Here is an implementation in C of the ZPU byte code interpreter. It builds and runs on a PC. It successfully runs the same test binary that I used for Zog so far.

Why?

1)
Well Bill Henning suggested ways to optimize away many of the huge number of stack ops (PUSH/POP) that ZPU uses. Remember that the ZPU architecture is stack based with no registers and therefore quite slow. When implementing the ZPU straight from the documentation, as in Zog currently, one ends up with a lot of redundant PUSH/POPS.

Bills suggestions, while sound, were giving me a real headache to even think about! One cannot just optimize one ZPU op at a time in PASM and quickly test the results. It all has to be done in one go. It was giving me such a bad headache I realized it's better to write the thing in C and test it on a PC. Then use the resulting working C version as the "spec" for a PASM rewrite of Zog.

So, Bill, could you look this over and check that I have understood your suggestions correctly? I have introduced a top of stack "register" (TOS) such that a lot of ops go straight to that rather than doing PUSH/POP on the stack in ZPU memory space. I have tried to ensure that TOS is flushed/loaded to/from the real top of stack in memory in all places that require it. All in all I'm still worried there maybe some instruction sequences where this falls down. I have not used any "PUSH pending" flag as I originally thought was required. In fact I have not used any new flag at all. There is the case where it is required to flush TOS to the real stack when doing a PUSH on an empty stack. I have handled this by checking that SP = 0 and not doing the flush if so.
The C code is written as simply as possible so as to make for an easy transition to PASM.

2)
Anyone crazy enough can run this on the Prop using Catalina or ICC. One day Zog will also be able to run it, then we will have Zog running ZPU in C running ZPU in C....

3)
I have no idea how the ZPU enthusiasts have implemented it in Verilog or VHDL for FPGAs but there is the possibility that this approach would speed up Zog hardware implementations as well.

4)
This will be used on certain other multi-core embedded controller chip that also needs external RAM for large programs and a byte code interpreter to run the code from it. No names mentioned here for fear of being flogged.

Next up is the rewrite of Zog in line with this version, once Bill has OKed it. It might take a while to find time to fit this in.

▔▔▔▔▔▔▔▔▔▔▔▔▔▔▔▔▔▔▔▔▔▔▔▔
For me, the past is not over yet.

RossH · 2010-04-16 10:00

@heater,

You are a complete lunatic

If I get time this weekend I will try it out.

Ross.

▔▔▔▔▔▔▔▔▔▔▔▔▔▔▔▔▔▔▔▔▔▔▔▔
Catalina - a FREE C compiler for the Propeller - see Catalina

RossH · 2010-04-16 10:05

@heater,

You are a complete lunatic

If I get time this weekend I will try it out.

Ross.

▔▔▔▔▔▔▔▔▔▔▔▔▔▔▔▔▔▔▔▔▔▔▔▔
Catalina - a FREE C compiler for the Propeller - see Catalina

heater · 2010-04-16 10:20

RossH: "You are a complete lunatic"

**AVAILABLE DATA:**
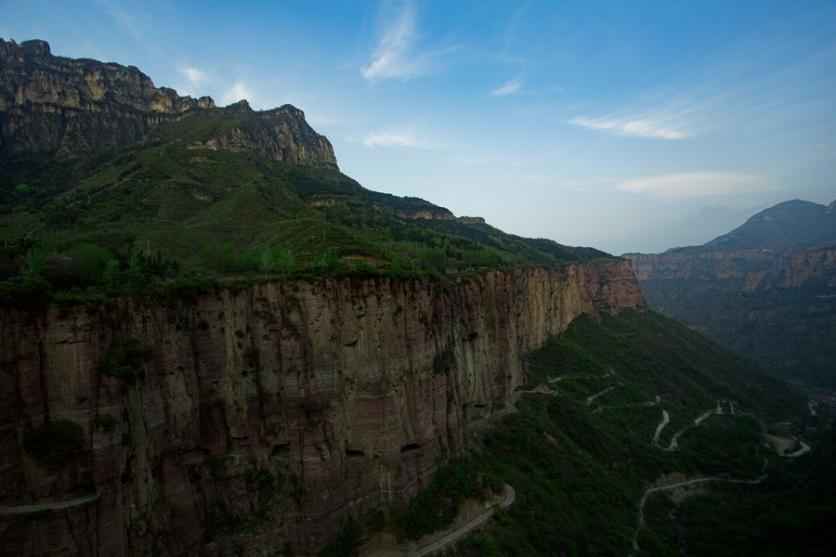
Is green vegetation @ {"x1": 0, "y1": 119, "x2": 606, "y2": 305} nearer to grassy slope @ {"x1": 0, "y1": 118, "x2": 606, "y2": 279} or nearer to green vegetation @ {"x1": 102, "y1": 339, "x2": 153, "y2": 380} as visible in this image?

**STATED PROBLEM 1:**
From the ZPU interpreter thread above, return the passage from "Bills suggestions, while" up to and including "rewrite of Zog.".
**STATED PROBLEM 2:**
According to the ZPU interpreter thread above, how does the C code handle flushing TOS when a PUSH is done on an empty stack?

**CORRECT RESULT 1:**
Bills suggestions, while sound, were giving me a real headache to even think about! One cannot just optimize one ZPU op at a time in PASM and quickly test the results. It all has to be done in one go. It was giving me such a bad headache I realized it's better to write the thing in C and test it on a PC. Then use the resulting working C version as the "spec" for a PASM rewrite of Zog.

**CORRECT RESULT 2:**
It checks whether SP = 0 and skips the flush if so.